2020 makes the 3rd year that I have taken part in the #OneWord movement. I have found that condensing my goals for the year into one specific word is a great way to self-reflect on where I have been and where I want to go. It is one word…no mantra or goal statement to remember. It is a more natural way to always keep my word on my mind. I continue to come up with a guiding word because it has worked! 2018 my word was CREATE and create I did. 2019 was DISSONANCE. My whole goal with PD was to get people thinking about what they believed versus how they ran their classrooms.
My #OneWord2020 is EMPOWER. In my position as a technology integration specialist, it is easy to get into a rut of putting out fires related to tech problems. I will continue to do that, but my goal is to also be sure to work closely with teachers and administrators to make them feel like they can start to make empowered instructional decisions. The issue with starting a conversation with the other party having a problem that has to be solved is that there is a problem that has to be solved! Usually, that problem has to be solved pretty quickly so that a lesson or unit can run smoothly. Many times, I solved the problem, and the other party is grateful beyond belief. It is a good feeling, but it doesn’t do much to empower the person with whom I was working. In fact, sometimes the other person feels deflated because of the feeling that they couldn’t solve the problem.

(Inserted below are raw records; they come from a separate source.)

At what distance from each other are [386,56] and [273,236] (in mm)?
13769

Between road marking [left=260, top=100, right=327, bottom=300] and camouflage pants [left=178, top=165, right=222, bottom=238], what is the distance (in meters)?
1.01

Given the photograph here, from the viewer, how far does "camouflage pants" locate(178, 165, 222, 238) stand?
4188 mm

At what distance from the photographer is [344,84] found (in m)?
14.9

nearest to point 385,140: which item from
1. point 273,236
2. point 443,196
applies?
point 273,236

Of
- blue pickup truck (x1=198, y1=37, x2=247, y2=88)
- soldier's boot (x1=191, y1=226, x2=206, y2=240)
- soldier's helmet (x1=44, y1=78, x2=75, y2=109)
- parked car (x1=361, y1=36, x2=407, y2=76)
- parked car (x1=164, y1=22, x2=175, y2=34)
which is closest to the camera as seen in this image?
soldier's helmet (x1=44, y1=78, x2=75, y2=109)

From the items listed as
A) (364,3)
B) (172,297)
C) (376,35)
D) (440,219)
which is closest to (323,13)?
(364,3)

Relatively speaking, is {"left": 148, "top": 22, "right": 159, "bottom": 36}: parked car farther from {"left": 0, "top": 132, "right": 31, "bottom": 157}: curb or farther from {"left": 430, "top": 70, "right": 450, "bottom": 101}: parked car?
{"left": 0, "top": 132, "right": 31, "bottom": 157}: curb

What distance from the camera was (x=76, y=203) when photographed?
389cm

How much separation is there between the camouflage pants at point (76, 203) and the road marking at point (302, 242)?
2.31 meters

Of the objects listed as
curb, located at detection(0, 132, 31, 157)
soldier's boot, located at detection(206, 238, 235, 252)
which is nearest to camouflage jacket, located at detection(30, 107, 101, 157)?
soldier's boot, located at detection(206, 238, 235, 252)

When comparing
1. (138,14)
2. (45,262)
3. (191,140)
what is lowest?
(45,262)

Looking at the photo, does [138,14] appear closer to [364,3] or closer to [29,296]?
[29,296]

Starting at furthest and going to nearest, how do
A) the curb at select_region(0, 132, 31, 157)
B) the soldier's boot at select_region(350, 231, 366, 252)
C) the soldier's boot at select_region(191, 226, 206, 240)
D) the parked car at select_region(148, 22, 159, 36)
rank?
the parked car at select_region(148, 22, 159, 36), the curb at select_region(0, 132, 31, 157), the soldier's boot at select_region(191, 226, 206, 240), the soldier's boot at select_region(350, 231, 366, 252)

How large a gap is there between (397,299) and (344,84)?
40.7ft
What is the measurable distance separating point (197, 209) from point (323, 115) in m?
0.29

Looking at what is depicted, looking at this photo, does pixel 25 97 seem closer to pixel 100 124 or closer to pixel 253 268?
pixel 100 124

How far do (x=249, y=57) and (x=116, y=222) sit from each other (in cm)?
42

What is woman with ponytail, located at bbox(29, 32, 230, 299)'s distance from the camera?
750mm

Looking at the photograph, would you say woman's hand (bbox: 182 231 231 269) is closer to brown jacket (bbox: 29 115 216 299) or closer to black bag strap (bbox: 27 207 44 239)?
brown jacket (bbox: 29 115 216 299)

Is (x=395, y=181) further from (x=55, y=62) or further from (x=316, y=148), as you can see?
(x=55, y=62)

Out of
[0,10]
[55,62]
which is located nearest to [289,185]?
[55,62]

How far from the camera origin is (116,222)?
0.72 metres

Empowerment is a feeling that comes from a place where you feel confident to try new things. I don’t think I have been a force of empowerment for many of the teachers with whom I work. The feeling of relief and/or gratefulness are not the same as empowerment. The empowered educator feels confident in trying new things and asks for someone to offer feedback and suggestions. Don’t get me wrong, I do have that relationship with some teachers, but my goal is for that number to grow. The “trick” will be to not only be there to help solve the problem but to follow up regularly about how things went. These follow up meetings are where the best learning takes place because I can help walk them through some self-reflection about the lesson. The more we self-reflect, the more that we can feel empowered to make tweaks and improvements to what we are doing.
Here’s to a great 2020!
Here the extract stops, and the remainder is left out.